Com quase 80 por cento da população adulta totalmente vacinada e o vírus ainda está circulando amplamente, disse o professor Sridhar, a Grã-Bretanha pode ser um modelo para outros países de “se você pode gerenciar a Covid de maneira sustentável”. As evidências, acrescentou ela, são inconclusivas porque a Grã-Bretanha ainda enfrenta desafios críticos, como a reabertura de escolas na quarta-feira.
Isso quase certamente fará com que as taxas aumentem ainda mais, principalmente porque a Grã-Bretanha tem resistido à vacinação de crianças e adolescentes. Mas os epidemiologistas relutam em fazer previsões específicas porque muitos se mostraram errados em julho, quando os casos caíram imediatamente após o “Dia da Liberdade”, quando a maioria das restrições foi suspensa.
De qualquer forma, novos casos são uma medida menos importante do que antes, visto que uma porcentagem muito menor dos infectados acaba no hospital do que nos estágios iniciais da pandemia. Quase 950 pessoas foram internadas em hospitais em 23 de agosto, a data mais recente para a qual dados estão disponíveis. Isso se compara a 4.583 em 12 de janeiro, o pico da última onda de infecções.
As hospitalizações estão aumentando, no entanto, assim como a taxa de mortalidade. As admissões na semana passada aumentaram 7,7% em relação ao período anterior de sete dias, enquanto as mortes aumentaram 9,9%, totalizando 100 pessoas na sexta-feira. Com um acúmulo de pacientes com outras doenças, os médicos dizem que o Serviço Nacional de Saúde tem pouca folga para lidar com outro fluxo de vítimas de Covid.
“Encontramos um número crescente de casos e estamos sob muita pressão novamente”, disse Susan Jain, especialista em anestesia e terapia intensiva que trabalha na unidade de terapia intensiva do Hospital Universitário Homerton, em East London. “Todos os nossos casos Covid não foram vacinados por escolha.”
O governo do primeiro-ministro Boris Johnson, preocupado com a caótica retirada militar do Afeganistão, disse pouco sobre o aumento do número de hospitais – ou mesmo sobre a pandemia – nas últimas semanas.
Aliviado pelo fato de que as previsões mais sombrias de casos crescentes não se concretizaram, o governo argumenta que sua estratégia foi justificada, com infecções administráveis devido ao sucesso de sua campanha de vacinação.
Nadhim Zahawi, ministro responsável pelo lançamento da vacina, comparou o total diário de novos casos com um momento semelhante em dezembro. Houve “** cinco vezes ** o número de mortes que vemos hoje”, ele escreveu no twitter, acrescentando: “As vacinas estão funcionando”.
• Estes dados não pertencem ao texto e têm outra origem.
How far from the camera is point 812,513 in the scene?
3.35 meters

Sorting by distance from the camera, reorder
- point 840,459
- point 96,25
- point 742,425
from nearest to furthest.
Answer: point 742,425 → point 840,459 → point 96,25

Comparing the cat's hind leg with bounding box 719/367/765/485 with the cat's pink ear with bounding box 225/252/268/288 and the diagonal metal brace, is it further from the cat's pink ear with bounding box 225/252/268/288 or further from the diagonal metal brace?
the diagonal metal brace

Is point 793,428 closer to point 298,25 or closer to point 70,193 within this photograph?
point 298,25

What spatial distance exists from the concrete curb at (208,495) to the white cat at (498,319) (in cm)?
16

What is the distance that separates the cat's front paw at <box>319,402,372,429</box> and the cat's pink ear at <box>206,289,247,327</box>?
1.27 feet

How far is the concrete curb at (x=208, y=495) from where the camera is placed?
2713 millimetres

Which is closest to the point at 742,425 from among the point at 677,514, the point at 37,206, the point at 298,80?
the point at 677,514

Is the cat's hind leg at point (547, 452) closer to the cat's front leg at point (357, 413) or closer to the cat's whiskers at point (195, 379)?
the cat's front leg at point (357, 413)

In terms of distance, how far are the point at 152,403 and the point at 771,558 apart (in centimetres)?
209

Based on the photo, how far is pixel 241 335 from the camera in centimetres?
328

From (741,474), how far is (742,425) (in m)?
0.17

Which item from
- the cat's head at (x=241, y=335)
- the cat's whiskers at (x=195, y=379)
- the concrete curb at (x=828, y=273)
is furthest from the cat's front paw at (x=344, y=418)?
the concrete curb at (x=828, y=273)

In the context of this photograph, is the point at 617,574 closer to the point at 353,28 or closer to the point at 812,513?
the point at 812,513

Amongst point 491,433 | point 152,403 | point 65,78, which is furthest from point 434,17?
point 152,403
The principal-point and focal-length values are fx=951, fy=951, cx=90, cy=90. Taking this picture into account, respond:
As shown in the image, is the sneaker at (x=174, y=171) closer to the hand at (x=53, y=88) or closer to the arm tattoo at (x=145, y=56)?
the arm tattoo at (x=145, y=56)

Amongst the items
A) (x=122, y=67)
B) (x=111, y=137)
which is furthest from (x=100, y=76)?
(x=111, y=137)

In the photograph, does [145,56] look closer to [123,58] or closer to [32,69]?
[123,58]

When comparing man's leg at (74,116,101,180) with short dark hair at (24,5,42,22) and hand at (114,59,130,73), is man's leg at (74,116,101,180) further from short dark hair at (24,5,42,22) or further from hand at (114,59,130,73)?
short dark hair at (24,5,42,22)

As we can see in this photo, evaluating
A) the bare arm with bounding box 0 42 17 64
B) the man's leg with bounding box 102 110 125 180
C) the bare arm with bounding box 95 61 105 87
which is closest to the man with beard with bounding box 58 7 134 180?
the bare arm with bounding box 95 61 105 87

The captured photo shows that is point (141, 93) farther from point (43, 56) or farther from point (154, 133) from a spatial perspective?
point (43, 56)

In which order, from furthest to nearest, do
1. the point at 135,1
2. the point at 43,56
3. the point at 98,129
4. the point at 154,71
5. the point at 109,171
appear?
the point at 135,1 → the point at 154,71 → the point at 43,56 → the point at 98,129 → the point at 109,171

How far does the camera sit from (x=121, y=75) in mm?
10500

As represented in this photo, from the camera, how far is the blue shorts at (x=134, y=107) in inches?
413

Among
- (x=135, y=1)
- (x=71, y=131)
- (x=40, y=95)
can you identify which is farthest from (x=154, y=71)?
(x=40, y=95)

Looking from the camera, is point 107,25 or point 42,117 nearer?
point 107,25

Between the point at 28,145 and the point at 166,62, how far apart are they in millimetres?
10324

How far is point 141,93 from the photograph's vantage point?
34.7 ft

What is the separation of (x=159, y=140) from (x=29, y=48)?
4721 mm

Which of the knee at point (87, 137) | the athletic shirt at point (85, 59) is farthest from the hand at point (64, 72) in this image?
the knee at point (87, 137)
Ainda assim, os críticos disseram que um número de 100 mortos por dia não deveria ser motivo de orgulho. Além disso, eles disseram, a liderança inicial da Grã-Bretanha na corrida da vacinação significava que parte da proteção contra as inoculações estava começando a diminuir.
“É um novo normal sombrio”, disse Gabriel Scally, um professor visitante de saúde pública na Universidade de Bristol e ex-diretor regional de saúde pública.
O Comitê Conjunto de Vacinação e Imunização da Grã-Bretanha provavelmente recomendará doses de reforço em breve, mas elas serão inicialmente direcionadas a pessoas com sistema imunológico enfraquecido.
Como a Grã-Bretanha foi um dos primeiros grandes países a fazer a vacinação em massa, disse o professor Scally, será um dos primeiros a experimentar a diminuição da imunidade – um problema que afligiu Israel, outro dos primeiros a adotar a vacina. E apesar de sua implementação robusta, a Grã-Bretanha não atingiu os níveis mais altos de imunidade populacional porque milhões de jovens permanecem desprotegidos.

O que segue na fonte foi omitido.